Exercise 1:
How many lines of the entries contain the word "window"? Reply with the number alone.

Document text:
......

Valtat’s brushwork is no longer just a series of light touches; it is more determined, graphically outlining and shaping the subject.  The technique has developed from a spontaneous juxtaposition of delicate touches inspired by light and reflections into quite the reverse, and the structure is now deliberately put in evidence.  This is perhaps the first stage at which one can see Valtat completely severed from Impressionism and beginning to foreshadow Fauvism for which he helped lay the foundation.

From 1898 until 1914, Valtat began to spend more time in the South of France.  He traveled with his girlfriend, Suzanne whom he married in 1900.  At first, they went to Agay, a small fishing village, and then to Anthéor, on the coast between St. Raphael and Cannes, where he built a house.  While in the South of France, he continued to broaden his contacts with other artists in the area, such as Auguste Renoir (1841-1919) and Paul Signac (1863-1935).  Between 1900 and 1905, Valtat visited Renoir in his house in Cagnes, and together they collaborated on several works, most importantly a bust of Cézannes in bronze (1905).  During this time, Valtat traveled in France and abroad.   In the spring and summer time, he used to go to Port-En-Bessin in Arromanches, and Ouistreham in the Normandy region. Valtat also visited Italy in 1902 and Algeria in 1903.  These trips, and in particular, his stay at Anthéor with its rocks, sky and Mediterranean sea inspired Valtat to use the intense red and blue colors, which became part of his palette.

......

Extracted information:
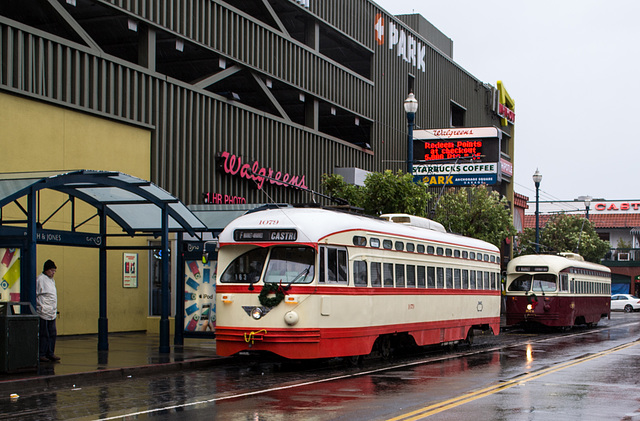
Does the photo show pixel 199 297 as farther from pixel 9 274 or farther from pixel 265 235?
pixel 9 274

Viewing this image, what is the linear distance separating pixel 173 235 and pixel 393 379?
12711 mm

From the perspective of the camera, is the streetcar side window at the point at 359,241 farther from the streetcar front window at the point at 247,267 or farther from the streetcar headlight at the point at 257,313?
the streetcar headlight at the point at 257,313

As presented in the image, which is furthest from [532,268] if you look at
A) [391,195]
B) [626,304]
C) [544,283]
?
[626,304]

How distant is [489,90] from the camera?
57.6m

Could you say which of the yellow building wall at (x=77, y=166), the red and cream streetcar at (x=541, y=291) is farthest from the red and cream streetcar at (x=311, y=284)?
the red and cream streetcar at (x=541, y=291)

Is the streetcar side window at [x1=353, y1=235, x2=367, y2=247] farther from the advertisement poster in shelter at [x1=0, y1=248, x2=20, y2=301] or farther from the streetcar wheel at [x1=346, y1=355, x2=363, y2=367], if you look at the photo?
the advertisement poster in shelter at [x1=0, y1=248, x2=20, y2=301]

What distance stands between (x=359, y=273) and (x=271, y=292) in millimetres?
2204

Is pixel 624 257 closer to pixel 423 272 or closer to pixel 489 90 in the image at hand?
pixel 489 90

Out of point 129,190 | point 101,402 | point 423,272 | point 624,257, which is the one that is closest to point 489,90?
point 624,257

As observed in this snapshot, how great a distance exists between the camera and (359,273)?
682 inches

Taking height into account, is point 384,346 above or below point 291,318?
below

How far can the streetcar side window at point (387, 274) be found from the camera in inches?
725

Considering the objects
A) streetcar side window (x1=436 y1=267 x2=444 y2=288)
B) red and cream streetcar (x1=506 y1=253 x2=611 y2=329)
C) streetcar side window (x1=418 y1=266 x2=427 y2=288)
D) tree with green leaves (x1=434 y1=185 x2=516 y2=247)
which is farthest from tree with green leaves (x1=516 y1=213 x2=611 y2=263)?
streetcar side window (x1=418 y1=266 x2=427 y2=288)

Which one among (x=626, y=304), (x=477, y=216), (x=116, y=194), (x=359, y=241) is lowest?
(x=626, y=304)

......

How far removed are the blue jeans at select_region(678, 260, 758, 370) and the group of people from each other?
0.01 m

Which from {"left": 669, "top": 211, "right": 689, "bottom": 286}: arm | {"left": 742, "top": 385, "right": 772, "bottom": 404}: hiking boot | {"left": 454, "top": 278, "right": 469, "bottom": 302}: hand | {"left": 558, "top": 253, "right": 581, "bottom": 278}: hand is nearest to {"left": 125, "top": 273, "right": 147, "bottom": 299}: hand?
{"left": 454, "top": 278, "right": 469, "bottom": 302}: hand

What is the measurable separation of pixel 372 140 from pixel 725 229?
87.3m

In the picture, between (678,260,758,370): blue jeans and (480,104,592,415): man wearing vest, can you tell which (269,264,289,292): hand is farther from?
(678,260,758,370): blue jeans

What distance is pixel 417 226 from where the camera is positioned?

......

Exercise 2:
Translate this sentence from the text about Valtat into Spanish: "Valtat also visited Italy in 1902 and Algeria in 1903."

Exercise result 1:
6

Exercise result 2:
Valtat también visitó Italia en 1902 y Argelia en 1903.